そして私たちと同じやり方で、世界を繋げようとしているんだ。と、その感動に浸りかけた瞬間!
”ที่นี่ประเทศไทยค่ะ ฉันได้ยินวิทยุกระจายเสียงจากญี่ปุ่นอย่างชัดเจนนะค่ะ ที่ญี่ปุ่นได้ยินเสียงฉันไหมคะ”(※タイ語)
”Aš taip pat gavau jį čia, ar girdite Japoniją?”(※リトアニア語)
”我都喺呢度收到,你可唔可以聽到日本嘅聲啊?”(※広東語)
”Ich habe es auch hier erhalten, kannst du Japan hören?”(※ドイツ語)

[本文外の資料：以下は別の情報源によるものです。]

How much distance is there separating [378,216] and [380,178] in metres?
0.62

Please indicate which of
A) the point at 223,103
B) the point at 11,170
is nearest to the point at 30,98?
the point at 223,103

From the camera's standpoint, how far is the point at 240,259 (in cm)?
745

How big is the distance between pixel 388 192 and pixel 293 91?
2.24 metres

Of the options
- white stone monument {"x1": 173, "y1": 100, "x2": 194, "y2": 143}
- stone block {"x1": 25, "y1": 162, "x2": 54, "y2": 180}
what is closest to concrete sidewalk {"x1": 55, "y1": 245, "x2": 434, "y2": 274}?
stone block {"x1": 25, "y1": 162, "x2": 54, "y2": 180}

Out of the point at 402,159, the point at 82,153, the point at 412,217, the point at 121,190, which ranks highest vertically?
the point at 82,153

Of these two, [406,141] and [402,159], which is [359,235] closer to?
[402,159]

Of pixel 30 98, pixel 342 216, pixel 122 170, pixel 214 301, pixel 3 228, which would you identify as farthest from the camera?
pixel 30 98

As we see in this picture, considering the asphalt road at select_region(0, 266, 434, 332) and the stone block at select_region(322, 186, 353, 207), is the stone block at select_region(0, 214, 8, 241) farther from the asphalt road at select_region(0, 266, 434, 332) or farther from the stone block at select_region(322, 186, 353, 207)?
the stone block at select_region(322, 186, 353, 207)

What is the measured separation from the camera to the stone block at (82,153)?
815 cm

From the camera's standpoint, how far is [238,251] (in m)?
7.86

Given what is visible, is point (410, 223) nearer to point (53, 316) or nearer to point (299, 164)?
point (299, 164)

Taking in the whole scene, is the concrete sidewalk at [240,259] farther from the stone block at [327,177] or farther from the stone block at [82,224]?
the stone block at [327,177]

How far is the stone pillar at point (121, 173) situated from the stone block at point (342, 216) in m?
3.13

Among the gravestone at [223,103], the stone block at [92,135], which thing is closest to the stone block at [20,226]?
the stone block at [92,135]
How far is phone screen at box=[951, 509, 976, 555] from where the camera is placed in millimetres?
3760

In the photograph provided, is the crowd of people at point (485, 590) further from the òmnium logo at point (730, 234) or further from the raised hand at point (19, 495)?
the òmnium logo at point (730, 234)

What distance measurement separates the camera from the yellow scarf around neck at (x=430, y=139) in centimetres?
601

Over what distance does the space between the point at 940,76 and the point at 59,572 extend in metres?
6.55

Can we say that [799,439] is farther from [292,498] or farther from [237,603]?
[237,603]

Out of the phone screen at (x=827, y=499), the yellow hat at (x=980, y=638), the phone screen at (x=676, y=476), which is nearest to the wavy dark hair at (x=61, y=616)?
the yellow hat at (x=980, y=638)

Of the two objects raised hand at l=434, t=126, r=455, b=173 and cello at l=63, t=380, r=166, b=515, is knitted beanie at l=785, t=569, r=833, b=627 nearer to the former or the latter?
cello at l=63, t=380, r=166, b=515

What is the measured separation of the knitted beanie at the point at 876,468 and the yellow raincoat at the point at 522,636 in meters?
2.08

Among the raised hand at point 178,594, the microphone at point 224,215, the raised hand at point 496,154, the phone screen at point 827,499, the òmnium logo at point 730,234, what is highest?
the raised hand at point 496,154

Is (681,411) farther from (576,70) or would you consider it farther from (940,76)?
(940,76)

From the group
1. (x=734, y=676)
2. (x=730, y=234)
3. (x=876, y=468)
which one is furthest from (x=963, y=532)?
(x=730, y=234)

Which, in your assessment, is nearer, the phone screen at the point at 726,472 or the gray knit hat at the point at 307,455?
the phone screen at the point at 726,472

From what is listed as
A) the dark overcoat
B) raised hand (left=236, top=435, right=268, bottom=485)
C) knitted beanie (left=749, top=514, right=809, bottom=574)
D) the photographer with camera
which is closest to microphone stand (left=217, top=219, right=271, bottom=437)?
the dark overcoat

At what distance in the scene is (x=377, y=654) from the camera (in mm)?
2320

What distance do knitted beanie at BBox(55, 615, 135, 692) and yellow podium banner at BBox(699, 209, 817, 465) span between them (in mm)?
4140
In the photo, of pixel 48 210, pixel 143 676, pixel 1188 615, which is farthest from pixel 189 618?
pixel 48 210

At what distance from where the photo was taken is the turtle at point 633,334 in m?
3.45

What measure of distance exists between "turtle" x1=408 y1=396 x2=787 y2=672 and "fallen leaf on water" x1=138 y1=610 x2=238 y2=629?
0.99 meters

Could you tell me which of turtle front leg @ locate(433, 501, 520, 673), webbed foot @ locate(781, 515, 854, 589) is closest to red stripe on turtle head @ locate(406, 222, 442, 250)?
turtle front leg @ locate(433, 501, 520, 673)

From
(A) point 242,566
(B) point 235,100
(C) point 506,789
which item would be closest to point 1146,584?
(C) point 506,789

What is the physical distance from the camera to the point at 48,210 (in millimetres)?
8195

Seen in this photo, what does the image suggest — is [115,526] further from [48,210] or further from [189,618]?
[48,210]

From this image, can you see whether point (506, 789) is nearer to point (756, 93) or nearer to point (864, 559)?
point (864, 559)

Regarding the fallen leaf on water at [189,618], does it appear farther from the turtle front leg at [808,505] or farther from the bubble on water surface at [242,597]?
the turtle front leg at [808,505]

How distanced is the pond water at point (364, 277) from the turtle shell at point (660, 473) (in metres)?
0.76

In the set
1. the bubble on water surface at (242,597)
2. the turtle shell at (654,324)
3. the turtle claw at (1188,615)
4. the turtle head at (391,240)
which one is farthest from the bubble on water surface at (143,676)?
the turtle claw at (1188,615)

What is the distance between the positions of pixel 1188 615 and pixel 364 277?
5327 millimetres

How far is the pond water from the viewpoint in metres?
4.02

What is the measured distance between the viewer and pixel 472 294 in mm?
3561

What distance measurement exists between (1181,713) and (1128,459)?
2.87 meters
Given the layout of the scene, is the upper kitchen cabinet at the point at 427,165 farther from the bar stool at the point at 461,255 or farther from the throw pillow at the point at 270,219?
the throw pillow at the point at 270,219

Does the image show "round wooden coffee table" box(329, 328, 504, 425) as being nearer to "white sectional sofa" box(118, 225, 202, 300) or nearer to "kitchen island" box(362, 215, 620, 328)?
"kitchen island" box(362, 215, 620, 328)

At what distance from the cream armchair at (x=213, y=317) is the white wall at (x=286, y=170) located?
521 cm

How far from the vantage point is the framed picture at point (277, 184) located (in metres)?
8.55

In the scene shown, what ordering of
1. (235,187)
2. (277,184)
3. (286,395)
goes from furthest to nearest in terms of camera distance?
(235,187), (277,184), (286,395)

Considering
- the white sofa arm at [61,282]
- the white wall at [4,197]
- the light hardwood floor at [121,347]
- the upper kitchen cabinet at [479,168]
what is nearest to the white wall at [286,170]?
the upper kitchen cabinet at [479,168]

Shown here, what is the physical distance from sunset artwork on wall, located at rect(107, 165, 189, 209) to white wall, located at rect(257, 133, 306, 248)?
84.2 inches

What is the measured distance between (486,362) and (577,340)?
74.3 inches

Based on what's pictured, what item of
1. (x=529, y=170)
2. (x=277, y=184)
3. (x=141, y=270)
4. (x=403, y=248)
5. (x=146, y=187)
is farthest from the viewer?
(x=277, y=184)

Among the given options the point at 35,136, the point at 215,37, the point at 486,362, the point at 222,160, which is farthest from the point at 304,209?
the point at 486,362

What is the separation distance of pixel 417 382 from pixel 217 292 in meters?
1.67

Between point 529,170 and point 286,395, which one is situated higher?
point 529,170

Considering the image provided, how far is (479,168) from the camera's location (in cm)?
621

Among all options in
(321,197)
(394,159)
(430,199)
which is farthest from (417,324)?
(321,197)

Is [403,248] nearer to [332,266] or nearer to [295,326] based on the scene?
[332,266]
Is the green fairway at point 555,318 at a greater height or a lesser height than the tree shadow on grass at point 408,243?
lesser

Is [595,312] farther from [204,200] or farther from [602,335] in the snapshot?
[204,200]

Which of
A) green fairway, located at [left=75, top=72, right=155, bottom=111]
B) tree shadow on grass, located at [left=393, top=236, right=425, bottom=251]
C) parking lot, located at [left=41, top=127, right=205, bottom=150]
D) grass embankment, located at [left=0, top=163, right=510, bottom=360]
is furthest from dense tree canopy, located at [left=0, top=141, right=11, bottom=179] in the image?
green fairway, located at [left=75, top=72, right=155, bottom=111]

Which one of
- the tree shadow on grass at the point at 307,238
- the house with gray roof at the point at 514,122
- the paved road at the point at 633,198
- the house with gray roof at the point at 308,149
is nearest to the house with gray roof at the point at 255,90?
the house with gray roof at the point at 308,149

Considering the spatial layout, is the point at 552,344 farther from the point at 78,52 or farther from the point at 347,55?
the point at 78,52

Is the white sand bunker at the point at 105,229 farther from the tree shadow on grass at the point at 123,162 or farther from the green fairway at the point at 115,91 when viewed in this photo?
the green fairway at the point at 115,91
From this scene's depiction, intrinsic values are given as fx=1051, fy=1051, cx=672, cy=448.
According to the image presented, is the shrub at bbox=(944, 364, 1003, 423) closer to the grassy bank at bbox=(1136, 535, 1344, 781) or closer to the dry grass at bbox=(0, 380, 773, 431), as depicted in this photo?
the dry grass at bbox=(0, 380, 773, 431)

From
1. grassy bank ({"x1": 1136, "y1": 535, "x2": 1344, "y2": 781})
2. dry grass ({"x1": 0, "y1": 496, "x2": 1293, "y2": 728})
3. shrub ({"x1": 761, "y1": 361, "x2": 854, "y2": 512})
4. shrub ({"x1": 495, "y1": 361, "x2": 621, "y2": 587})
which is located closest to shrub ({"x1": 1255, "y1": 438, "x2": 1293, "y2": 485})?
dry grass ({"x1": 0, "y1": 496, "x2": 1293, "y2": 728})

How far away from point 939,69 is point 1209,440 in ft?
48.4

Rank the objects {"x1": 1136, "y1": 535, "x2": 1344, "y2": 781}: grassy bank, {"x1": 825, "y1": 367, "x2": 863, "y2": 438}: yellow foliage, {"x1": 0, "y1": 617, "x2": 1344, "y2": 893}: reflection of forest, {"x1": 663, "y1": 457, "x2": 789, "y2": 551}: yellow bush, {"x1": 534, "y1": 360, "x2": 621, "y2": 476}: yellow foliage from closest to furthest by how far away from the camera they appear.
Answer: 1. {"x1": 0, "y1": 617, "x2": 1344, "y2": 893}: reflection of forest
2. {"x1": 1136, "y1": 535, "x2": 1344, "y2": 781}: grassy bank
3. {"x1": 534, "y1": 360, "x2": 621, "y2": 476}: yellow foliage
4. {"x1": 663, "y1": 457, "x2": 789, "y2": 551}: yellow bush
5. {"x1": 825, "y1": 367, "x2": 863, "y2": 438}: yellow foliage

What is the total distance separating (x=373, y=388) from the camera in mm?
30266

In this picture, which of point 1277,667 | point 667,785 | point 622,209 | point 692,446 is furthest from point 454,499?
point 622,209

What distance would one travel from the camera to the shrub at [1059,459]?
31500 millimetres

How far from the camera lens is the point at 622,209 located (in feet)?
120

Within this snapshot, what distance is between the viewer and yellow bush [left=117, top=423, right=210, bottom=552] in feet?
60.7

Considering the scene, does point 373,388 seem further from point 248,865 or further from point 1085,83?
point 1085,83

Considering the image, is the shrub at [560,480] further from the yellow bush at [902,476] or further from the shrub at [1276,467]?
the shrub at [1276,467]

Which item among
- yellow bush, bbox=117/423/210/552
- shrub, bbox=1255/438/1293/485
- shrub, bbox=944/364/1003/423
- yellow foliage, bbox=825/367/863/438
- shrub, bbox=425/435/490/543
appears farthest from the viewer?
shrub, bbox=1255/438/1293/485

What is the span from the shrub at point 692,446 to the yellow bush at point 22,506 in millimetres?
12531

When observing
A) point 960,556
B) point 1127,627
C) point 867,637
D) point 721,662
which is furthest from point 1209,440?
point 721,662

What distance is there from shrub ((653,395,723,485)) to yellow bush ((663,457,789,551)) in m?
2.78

”I received it here as well, can you hear everyone in Japan?”(※英語)
(訳:こちらでも受信しました、日本の皆さん聞こえますか?)
「うぉっ! つ、次々に別の場所から!?」
「きてますきてます!」
「ひゃっほーいっ!」
続けざまにラジオに割り込んでくる世界中の言語。彼らは皆、一様に興奮を隠せないトーンで、次々にこちらに存在を投げかけてくる。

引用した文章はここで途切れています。